ロキさんは魔剣ティルヴィングを振りかざして空間を削って後方へ退く。トールさんも隠し持っていたミョルニルを地面に叩きつて、その反動で後方へ退いた。
大きな棍棒は、誰もいない地面に向かって振り落とされた・・・いや、誰かいる!
「キュクロプスの相手は私がしてあげます。

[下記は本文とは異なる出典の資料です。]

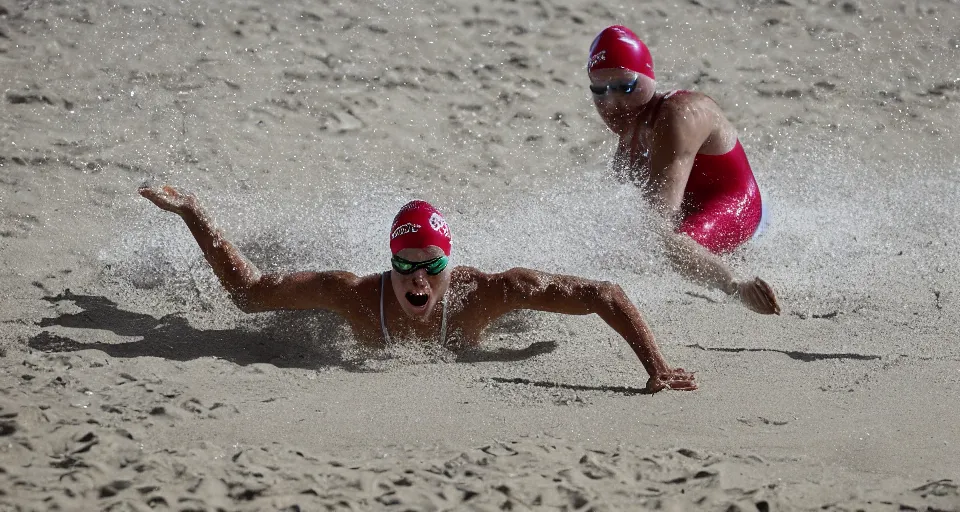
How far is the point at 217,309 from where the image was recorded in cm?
509

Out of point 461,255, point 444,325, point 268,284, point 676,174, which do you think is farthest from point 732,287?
point 268,284

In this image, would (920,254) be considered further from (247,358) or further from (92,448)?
(92,448)

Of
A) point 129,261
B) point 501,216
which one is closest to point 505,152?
point 501,216

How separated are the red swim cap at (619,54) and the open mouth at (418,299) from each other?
165 centimetres

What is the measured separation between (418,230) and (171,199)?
45.5 inches

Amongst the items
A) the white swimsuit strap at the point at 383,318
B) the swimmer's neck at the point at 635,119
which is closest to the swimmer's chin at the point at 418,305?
the white swimsuit strap at the point at 383,318

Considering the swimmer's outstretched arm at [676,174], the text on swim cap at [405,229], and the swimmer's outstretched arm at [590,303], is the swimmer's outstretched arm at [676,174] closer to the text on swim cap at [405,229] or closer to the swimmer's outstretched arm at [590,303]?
the swimmer's outstretched arm at [590,303]

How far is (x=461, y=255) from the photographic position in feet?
19.1

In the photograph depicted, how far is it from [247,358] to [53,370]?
824mm

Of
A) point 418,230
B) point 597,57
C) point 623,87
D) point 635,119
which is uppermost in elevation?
point 597,57

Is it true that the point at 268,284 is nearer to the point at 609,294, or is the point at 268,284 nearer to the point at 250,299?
the point at 250,299

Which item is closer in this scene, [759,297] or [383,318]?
[759,297]

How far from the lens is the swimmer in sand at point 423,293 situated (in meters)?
4.38

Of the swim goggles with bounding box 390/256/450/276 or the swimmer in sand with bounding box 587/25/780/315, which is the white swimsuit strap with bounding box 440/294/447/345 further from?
the swimmer in sand with bounding box 587/25/780/315
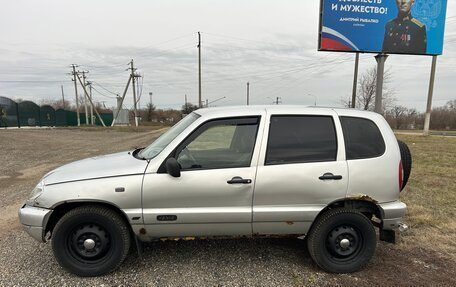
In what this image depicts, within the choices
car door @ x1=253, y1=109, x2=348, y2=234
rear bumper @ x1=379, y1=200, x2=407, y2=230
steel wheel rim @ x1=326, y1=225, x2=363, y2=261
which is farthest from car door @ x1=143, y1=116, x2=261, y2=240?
rear bumper @ x1=379, y1=200, x2=407, y2=230

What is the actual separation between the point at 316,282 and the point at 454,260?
72.2 inches

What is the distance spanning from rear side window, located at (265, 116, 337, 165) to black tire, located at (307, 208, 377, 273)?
2.14 feet

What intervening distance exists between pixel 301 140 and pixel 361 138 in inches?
26.9

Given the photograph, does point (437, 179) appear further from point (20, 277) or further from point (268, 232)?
point (20, 277)

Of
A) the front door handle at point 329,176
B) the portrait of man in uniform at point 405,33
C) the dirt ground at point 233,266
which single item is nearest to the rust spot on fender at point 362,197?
the front door handle at point 329,176

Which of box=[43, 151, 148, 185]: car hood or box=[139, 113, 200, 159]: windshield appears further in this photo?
box=[139, 113, 200, 159]: windshield

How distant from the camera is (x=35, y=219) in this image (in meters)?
3.33

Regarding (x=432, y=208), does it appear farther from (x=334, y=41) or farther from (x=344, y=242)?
(x=334, y=41)

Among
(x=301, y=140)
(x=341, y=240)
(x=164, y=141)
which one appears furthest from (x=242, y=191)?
(x=341, y=240)

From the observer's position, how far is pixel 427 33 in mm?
16312

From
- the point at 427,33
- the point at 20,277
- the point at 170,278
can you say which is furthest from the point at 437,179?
the point at 427,33

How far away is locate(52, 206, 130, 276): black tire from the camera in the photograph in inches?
131

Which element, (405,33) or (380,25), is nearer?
(380,25)

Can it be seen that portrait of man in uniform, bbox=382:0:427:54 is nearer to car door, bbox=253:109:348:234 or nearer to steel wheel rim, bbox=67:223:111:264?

ロキさんとトールさんは、私の大きな背中に隠れて、生まれたの子羊のように震えながら、私の活躍をその瞳に焼き付けてください」
キュクロプスの前に立ちはだかったのは小ルシス2号であった。
『ワールド・チャンピオン・エクストラ・ジャイアントパンチ』
小ルシス2号はキュクロプスが振り落とした棍棒目掛けて、体を回転させながらパンチをした。
『グチャ』
三階建ての建物くらいの大きさのキュクロプスが振り落とす棍棒の破壊力は、鉄の塊が高層ビルから落ちてきたほどの衝撃がある。なので、体長10cmほどの小ルシス2号のパンチで跳ね返すことなど不可能である。
キュプロクスが棍棒を振り落とした場所には、大きなクレーターのような穴が空き、そこにプレス機で挟まれたかのようにぺったんこになった子ルシス2号の悲しい姿があった。